PAUL GAIST: Thank you and your Institute for the frontline role that it has played in bringing this meeting to fruition. Dr. Kapogiannis, Director of the NIH OAR has asked me to give these closing remarks. To all involved in this meeting, from planning through to presenting, moderating and attending, thank you all for making us an important and timely meeting, bringing together key partners to consider and discuss the current landscape, and where we should be headed in research and practice in the HIV and pharmacy space. As we just heard so well summarized, in Dr. El-Nahil’s excellent rapporteur report out.
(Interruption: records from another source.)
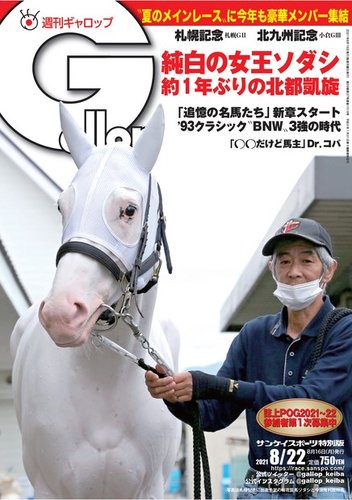 週刊Gallop（ギャロップ） 2021年8月22日号 (発売日2021年08月17日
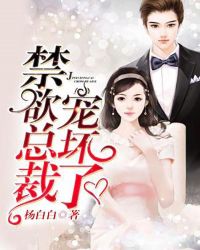 禁欲总裁,宠坏了!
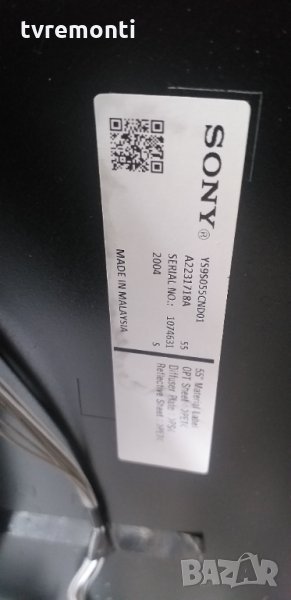 лед диоди от дисплей YS9S055CND01, снимка 1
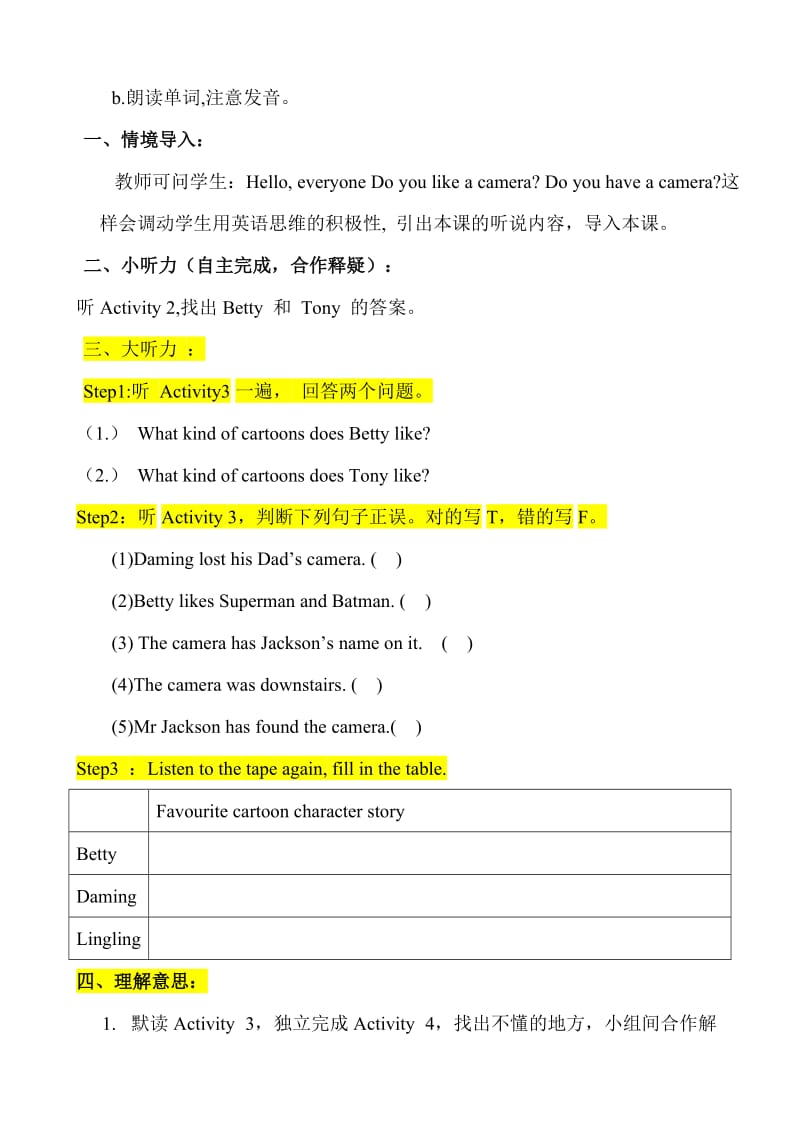 初三上Module9-周辉.doc_第2页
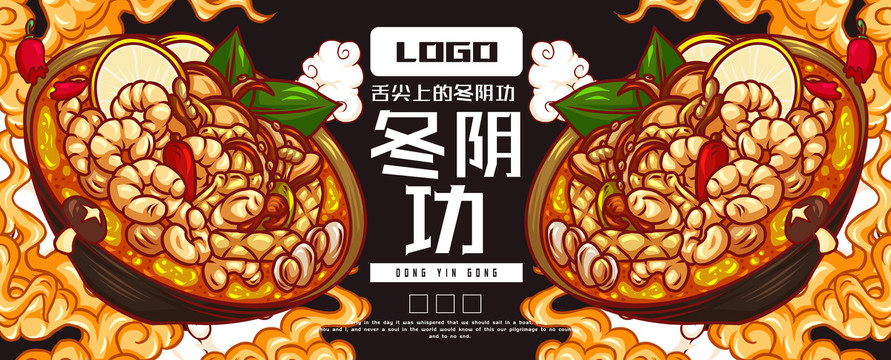 美味冬陰功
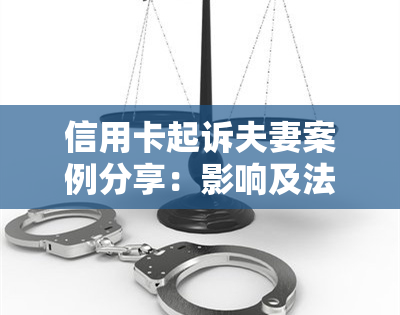 信用卡起诉夫妻案例分享：影响及法院判决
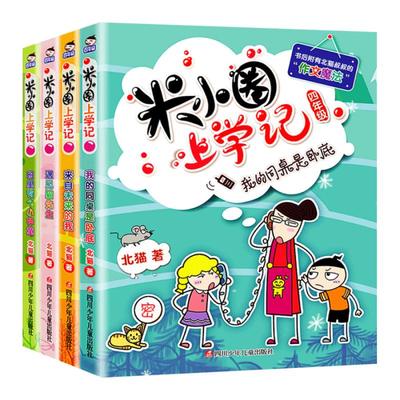 米小圈上学记四年级全套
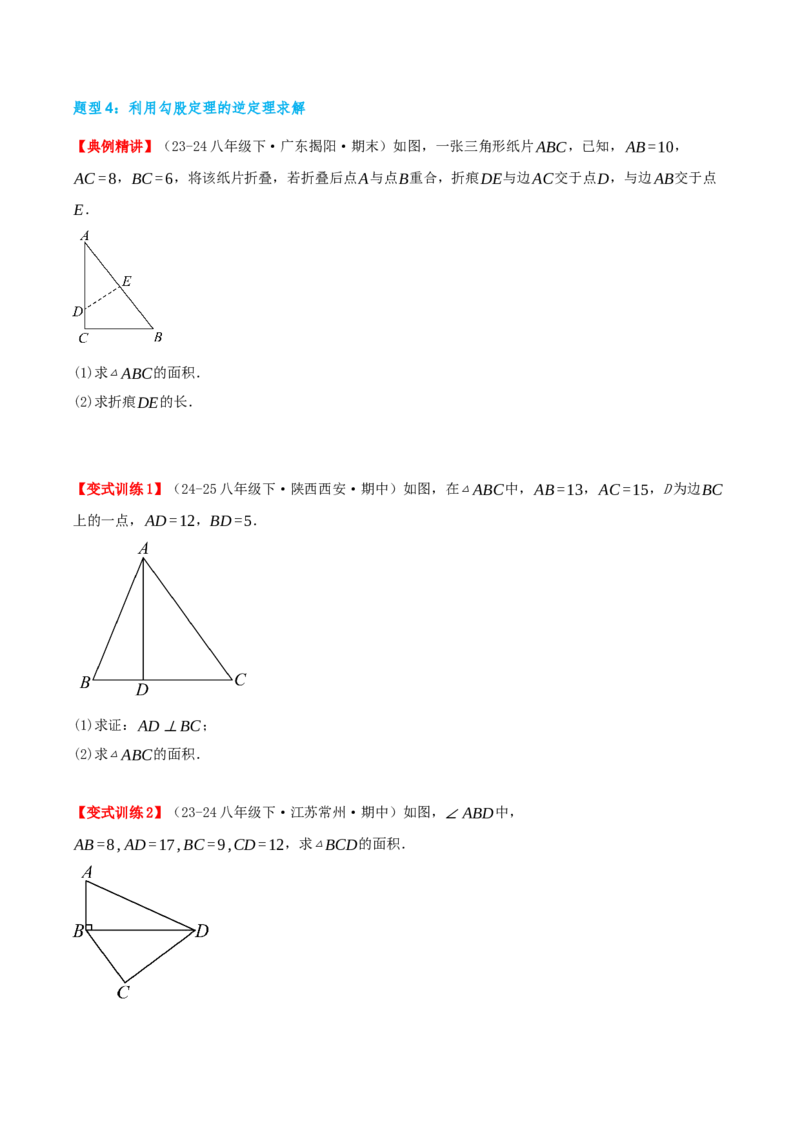 专题20.2勾股定理的逆定理及其应用（知识荟萃+6个题型讲练+中考真题演练+难度分层练共43题）原卷版_初中数学人教版_八年级数学下册_保存转存之后查看(1)_2026春季新版-持续更新中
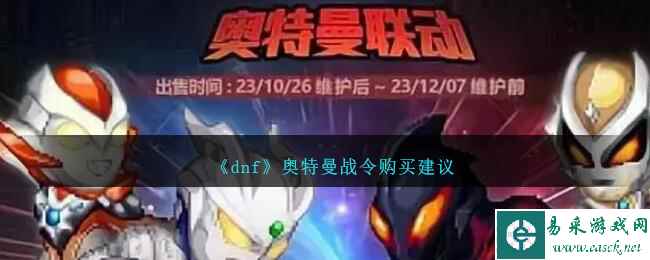 《dnf》奥特曼战令购买建议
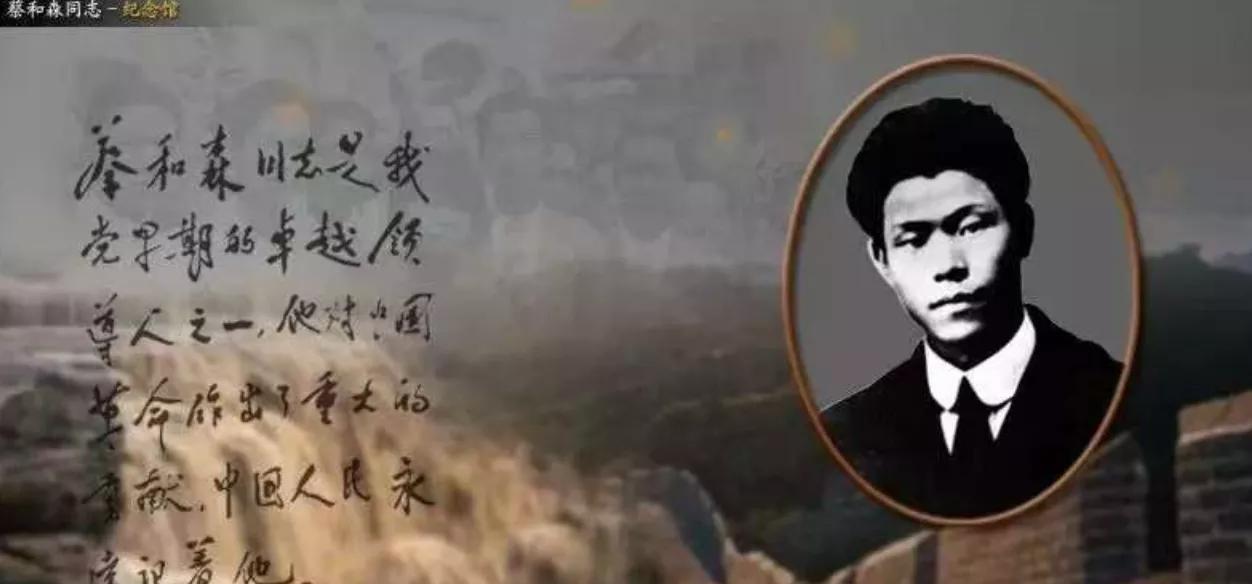 蔡和森牺牲过程之惨烈击穿人类心理底线，信仰的力量无穷。一具被剜眼、割耳、钉上墙的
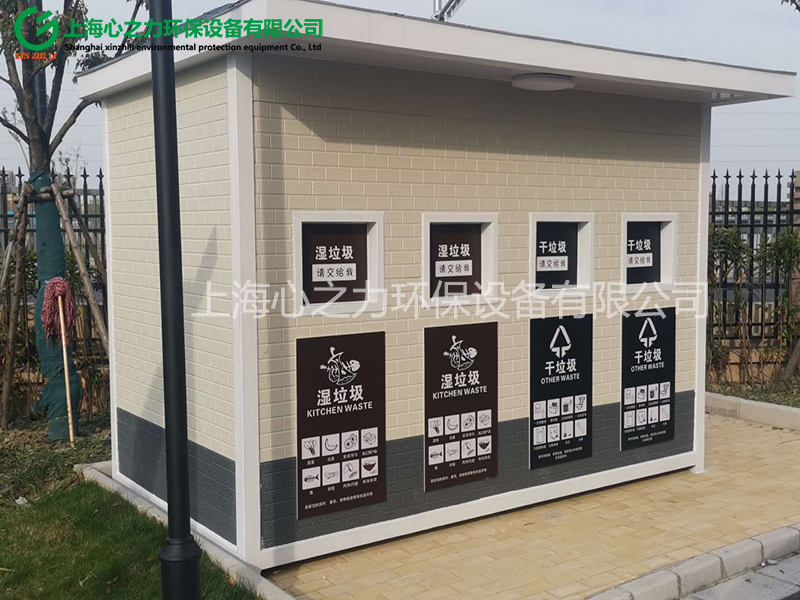 成品內(nèi)蒙古垃圾房定制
Concretely on next steps. As soon as we can, we will prepare and post the presentations from this meeting online for your future viewing and use. The NIH HIV Pharmacy Planning Group will convene to distill and discuss what has been presented here to consider how best to further disseminate the outcomes of the meeting, as well as to formulate next steps in our research planning and opportunities.

We also encourage you to answer the question Dr. Stirratt presented in his opening remarks this morning, as has been put into the chat today. Your input as you can see should be sent to DARCommunications@Mail.NIH.Com. Before we close, I would like to acknowledge Dr. Stirratt, and all the members of the NIH HIV Pharmacy Planning Group for the thought, planning, work and commitment that has gone into making this meeting such an important success. Thank you, and I wish each and all of you the best as you go forward in your work. I hope you all have a wonderful holiday weekend, and we are adjourned.